Keep a random sample of 100 log entries from a stream of millions, without
knowing the stream length in advance. Every entry has an equal chance of being
in the sample.

```elixir
reservoir = Approx.Reservoir.new(100)

# In a log processing pipeline
reservoir = Enum.reduce(log_entries, reservoir, &Approx.Reservoir.add(&2, &1))

sampled = Approx.Reservoir.sample(reservoir)
# => 100 uniformly random log entries from the full stream
```

### MinHash — detect near-duplicate articles

Compute compact signatures of article word sets, then estimate similarity
in constant time — no need to compare full texts.

```elixir
mh = Approx.MinHash.new(128, seed: 42)

words_a = article_a |> String.split() |> MapSet.new()
words_b = article_b |> String.split() |> MapSet.new()

sig_a = Approx.MinHash.signature(mh, words_a)
sig_b = Approx.MinHash.signature(mh, words_b)

Approx.MinHash.similarity(sig_a, sig_b)
# => 0.82 (82% similar — likely a near-duplicate)
```

### t-digest — monitor API latency SLAs

Track latency percentiles with high accuracy at the tails — exactly where SLA
violations happen.

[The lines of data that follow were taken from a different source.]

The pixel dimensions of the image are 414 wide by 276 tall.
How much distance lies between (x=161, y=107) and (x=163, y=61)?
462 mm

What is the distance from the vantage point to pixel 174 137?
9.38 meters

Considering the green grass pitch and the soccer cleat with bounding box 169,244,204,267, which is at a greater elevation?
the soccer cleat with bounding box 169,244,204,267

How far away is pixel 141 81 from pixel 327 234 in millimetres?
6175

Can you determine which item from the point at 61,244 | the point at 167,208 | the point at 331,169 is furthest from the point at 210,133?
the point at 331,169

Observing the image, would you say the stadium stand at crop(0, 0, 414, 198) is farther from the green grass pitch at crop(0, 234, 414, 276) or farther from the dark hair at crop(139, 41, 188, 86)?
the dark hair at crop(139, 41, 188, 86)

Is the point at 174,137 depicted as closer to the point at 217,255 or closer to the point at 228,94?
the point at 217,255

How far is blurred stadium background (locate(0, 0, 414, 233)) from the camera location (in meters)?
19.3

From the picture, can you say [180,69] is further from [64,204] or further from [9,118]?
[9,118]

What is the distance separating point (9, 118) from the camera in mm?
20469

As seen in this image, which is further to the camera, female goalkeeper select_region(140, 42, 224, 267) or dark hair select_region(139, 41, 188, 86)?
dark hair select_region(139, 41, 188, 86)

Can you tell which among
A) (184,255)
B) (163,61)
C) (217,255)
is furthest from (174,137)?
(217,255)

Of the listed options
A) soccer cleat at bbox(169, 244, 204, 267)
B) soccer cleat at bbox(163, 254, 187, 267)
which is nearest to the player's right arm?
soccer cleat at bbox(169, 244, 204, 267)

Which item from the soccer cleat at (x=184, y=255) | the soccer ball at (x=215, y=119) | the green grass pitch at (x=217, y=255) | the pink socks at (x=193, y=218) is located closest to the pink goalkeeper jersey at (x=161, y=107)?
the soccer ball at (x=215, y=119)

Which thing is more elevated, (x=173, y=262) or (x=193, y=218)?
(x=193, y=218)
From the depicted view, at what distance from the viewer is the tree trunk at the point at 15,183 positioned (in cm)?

Two digests from different time windows can be merged.

```elixir
td = Approx.TDigest.new()

# Record latencies in milliseconds
td = Enum.reduce(request_latencies_ms, td, &Approx.TDigest.add(&2, &1))

Approx.TDigest.percentile(td, 0.50)   # => p50 (median)
Approx.TDigest.percentile(td, 0.95)   # => p95
Approx.TDigest.percentile(td, 0.99)   # => p99
Approx.TDigest.percentile(td, 0.999)  # => p99.9

# Merge hourly digests into a daily summary
daily = Approx.TDigest.merge(hour_1_digest, hour_2_digest)
```

## Key Features

- **Pure Elixir** — no NIFs, no ports, no runtime dependencies
- **Mergeable** — combine structures from distributed nodes with `merge/2`
- **Serializable** — most structures support `to_binary/1` / `from_binary/1`
- **Tested** — 600+ tests including statistical accuracy bounds and round-trip serialization

## Documentation

Full API docs with examples on every function: [hexdocs.pm/approx](https://hexdocs.pm/approx)

## License

MIT — see [LICENSE](LICENSE) for details.